“Happiness In Slavery: On Chris Kelso’s A MESSAGE FROM THE SLAVE STATE”

HAPPINESS IN SLAVERY

“Happiness In Slavery: On Chris Kelso’s A MESSAGE FROM THE SLAVE STATE”

by Edward Morris

edward morris

 Joseph Perry, ed. Book Cover Design By D.T. Griffith Interior Design       

  By Stephen Tallarico

  Western Legends Press, 2013

   http://www.facebook.com/WesternLegendsPress

  1. slave state    From the first paragraphs of the first    page of A MESSAGE FROM THE SLAVE STATE, the Sheckleyan principle of Psychology Trumping Technology is illustrated. Only at the end of the last paragraph do we learn the year. The head in a bag Your Humble Narrator finds on page One is taken as mere par for the course, and the duty-cop in the second scene really is the “insect” he is described as.

Then the fun starts… And there I begin to self-apply Duct Tape to my mouth about the actual story. Because it has to be encountered.

What the reader takes as metaphor in Chris’ work is, often, far stranger and deeper than mere description. Every chapter of this work is in a different voice, pace and key, and they all fit. They all work.

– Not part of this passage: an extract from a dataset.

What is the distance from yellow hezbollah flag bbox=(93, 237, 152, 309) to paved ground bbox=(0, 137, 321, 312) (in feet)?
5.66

I barely want to explain any of the plot, because it has to be encountered, like a ranting homeless brain-case who suddenly makes more sense than anyone you ever met, when you actually listen. The tale that this street-Tiresias tells is suddenly a whole world, to you, one which mirrors the unendurable present in inarguable language.

The commonplace is twisted through a funhouse mirror into utter, enduring awfulness, while the awful has become commonplace in the Dystopia of this story. Even the quasi-linear beginning brutally twists into a junk-fueled urban jungle of a vast dictatorship whose every cog and gear answers to no rules but its own. Every one of those disparate parts moves the larger picture of the story along with a skyrocketing speed and technical skill that takes a good few reads to fully fathom.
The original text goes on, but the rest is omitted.